▼
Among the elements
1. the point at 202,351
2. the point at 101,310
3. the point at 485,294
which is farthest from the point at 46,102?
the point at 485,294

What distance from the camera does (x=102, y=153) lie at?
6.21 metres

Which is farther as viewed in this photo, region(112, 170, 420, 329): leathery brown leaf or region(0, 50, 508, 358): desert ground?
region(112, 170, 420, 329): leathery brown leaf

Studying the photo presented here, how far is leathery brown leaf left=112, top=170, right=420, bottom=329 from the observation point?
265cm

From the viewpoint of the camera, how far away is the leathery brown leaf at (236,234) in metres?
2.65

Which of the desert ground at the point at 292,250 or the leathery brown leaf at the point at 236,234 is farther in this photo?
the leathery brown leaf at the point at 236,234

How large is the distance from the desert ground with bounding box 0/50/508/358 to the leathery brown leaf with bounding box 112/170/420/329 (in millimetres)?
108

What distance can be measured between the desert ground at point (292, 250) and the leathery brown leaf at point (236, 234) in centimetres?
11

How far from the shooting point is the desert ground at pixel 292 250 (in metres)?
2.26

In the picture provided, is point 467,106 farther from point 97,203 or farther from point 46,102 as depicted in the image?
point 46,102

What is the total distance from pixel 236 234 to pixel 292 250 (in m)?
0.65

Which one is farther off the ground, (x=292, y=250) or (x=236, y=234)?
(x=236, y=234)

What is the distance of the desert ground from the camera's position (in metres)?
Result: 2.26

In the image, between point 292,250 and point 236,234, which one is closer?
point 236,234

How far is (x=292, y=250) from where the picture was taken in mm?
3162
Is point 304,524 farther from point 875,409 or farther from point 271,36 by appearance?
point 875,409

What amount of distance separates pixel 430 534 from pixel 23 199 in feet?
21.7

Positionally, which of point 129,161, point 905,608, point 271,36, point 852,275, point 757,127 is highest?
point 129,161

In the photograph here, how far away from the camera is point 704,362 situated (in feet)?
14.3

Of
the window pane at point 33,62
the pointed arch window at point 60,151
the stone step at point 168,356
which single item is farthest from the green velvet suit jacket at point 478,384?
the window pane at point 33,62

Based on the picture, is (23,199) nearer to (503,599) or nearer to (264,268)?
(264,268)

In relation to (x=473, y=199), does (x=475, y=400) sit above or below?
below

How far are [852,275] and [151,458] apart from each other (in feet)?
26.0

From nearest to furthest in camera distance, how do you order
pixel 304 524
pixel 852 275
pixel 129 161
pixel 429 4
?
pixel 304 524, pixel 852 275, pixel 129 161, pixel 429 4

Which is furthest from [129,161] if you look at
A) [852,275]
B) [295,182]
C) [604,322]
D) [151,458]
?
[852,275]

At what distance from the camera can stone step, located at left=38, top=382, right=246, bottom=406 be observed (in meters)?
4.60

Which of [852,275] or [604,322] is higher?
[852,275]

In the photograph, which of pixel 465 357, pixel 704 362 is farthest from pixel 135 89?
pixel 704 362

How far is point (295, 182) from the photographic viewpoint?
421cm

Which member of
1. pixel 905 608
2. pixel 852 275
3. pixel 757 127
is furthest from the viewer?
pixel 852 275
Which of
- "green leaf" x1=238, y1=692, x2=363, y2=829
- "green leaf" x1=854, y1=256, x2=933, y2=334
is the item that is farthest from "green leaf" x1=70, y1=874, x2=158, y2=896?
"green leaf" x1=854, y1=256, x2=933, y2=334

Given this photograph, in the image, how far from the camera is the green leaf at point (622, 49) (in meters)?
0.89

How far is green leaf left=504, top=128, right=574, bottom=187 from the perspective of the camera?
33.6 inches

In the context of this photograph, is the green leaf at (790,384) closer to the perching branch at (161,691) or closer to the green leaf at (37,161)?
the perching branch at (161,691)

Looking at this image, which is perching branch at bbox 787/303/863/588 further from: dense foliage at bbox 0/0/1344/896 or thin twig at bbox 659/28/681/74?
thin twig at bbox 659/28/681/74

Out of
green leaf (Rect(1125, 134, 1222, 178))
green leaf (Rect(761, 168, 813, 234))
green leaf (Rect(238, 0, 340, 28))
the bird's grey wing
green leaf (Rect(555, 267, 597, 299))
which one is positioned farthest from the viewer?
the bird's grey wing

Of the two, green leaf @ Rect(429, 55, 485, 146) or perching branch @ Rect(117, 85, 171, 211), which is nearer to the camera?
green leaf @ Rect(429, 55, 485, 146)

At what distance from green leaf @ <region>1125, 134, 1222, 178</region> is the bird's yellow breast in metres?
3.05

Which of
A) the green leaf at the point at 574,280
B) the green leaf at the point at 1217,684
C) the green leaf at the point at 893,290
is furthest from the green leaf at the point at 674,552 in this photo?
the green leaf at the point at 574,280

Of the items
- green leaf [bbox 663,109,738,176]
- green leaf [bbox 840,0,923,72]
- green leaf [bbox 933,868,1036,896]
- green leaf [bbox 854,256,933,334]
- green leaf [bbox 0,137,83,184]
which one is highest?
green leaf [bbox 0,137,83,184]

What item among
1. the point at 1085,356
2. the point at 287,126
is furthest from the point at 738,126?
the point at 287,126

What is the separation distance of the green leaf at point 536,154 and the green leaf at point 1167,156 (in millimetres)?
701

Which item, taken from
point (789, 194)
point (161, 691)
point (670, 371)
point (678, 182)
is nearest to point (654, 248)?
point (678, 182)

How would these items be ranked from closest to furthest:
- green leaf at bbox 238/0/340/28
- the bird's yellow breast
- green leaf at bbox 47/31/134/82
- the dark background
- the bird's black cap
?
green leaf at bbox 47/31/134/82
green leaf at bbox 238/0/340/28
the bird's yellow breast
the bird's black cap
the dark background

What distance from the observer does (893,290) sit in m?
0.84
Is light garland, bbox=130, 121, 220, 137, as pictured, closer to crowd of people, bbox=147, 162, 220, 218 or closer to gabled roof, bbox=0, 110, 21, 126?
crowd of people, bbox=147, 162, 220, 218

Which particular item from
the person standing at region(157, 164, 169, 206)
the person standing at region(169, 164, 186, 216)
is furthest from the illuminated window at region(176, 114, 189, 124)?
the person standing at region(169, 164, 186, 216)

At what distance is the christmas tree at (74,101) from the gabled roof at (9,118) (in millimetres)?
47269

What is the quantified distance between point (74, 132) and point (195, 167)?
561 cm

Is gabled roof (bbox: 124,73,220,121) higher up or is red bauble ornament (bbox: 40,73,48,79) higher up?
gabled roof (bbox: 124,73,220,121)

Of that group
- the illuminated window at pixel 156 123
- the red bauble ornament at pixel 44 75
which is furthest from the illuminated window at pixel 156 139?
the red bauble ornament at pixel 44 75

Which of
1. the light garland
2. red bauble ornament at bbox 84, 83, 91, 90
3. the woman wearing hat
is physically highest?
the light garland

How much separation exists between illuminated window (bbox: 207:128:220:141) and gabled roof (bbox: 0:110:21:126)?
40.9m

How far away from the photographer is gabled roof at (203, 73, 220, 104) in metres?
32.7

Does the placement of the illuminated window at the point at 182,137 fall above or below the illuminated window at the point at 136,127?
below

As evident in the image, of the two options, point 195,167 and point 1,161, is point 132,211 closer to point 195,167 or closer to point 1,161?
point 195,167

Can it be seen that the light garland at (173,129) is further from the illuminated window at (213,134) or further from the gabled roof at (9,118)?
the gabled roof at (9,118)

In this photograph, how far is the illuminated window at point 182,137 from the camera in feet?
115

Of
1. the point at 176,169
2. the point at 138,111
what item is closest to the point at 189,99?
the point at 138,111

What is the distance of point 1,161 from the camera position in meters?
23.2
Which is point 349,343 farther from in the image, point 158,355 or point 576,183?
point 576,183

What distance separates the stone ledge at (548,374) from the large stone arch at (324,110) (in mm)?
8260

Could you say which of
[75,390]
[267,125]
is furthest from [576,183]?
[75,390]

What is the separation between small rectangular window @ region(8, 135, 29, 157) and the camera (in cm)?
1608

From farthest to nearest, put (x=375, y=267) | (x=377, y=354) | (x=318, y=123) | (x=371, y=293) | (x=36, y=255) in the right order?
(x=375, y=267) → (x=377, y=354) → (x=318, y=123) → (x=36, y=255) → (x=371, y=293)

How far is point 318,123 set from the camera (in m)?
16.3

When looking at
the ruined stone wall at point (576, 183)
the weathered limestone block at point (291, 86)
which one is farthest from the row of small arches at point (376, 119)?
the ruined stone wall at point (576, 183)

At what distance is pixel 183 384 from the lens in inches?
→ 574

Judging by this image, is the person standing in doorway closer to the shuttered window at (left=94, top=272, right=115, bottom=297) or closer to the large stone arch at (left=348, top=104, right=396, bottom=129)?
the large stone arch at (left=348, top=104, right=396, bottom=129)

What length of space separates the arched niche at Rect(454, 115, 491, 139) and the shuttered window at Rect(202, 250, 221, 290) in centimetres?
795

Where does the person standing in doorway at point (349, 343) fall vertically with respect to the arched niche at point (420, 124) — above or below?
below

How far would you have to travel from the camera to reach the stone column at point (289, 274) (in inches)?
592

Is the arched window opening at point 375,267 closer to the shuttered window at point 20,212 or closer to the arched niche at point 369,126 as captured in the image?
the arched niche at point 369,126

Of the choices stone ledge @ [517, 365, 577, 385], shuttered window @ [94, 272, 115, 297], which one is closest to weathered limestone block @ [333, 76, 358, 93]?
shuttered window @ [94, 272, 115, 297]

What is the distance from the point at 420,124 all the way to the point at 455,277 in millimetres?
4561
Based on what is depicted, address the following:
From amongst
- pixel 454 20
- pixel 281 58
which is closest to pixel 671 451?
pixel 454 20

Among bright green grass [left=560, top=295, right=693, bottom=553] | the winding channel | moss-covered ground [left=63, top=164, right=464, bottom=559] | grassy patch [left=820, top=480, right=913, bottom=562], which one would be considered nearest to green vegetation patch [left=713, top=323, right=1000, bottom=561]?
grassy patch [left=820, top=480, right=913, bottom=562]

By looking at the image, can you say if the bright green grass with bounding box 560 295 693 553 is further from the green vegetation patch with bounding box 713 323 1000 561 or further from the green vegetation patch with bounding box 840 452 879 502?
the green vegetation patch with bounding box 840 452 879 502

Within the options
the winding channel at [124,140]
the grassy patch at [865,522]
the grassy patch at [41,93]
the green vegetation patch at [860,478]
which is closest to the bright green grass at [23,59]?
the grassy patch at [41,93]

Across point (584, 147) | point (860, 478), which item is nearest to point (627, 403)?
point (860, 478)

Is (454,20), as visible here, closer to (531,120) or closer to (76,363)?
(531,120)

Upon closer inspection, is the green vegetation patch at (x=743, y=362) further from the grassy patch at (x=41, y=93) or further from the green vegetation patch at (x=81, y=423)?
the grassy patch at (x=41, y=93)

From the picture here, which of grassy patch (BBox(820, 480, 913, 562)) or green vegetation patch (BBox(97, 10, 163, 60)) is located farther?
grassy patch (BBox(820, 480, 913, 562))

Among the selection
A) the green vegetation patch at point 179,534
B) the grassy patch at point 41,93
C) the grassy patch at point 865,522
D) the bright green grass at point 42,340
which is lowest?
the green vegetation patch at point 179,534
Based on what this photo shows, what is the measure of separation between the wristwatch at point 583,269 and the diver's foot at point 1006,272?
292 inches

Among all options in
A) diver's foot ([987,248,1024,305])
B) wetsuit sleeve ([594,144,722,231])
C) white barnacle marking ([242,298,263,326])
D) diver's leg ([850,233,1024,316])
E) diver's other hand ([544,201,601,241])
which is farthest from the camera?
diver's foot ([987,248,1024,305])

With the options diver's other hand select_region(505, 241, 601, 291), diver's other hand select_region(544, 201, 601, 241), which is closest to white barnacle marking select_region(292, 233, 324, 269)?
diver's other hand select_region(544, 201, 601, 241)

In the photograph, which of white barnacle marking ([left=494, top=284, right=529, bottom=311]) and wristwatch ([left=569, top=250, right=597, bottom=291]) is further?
▲
• _Requirements_
Extract the listing above verbatim, beginning with its first line and stopping after the line that contains "6.21 metres".

• _The result_
Among the elements
1. the point at 202,351
2. the point at 101,310
3. the point at 485,294
which is farthest from the point at 46,102?
the point at 485,294

What distance from the camera does (x=102, y=153) lie at?
6.21 metres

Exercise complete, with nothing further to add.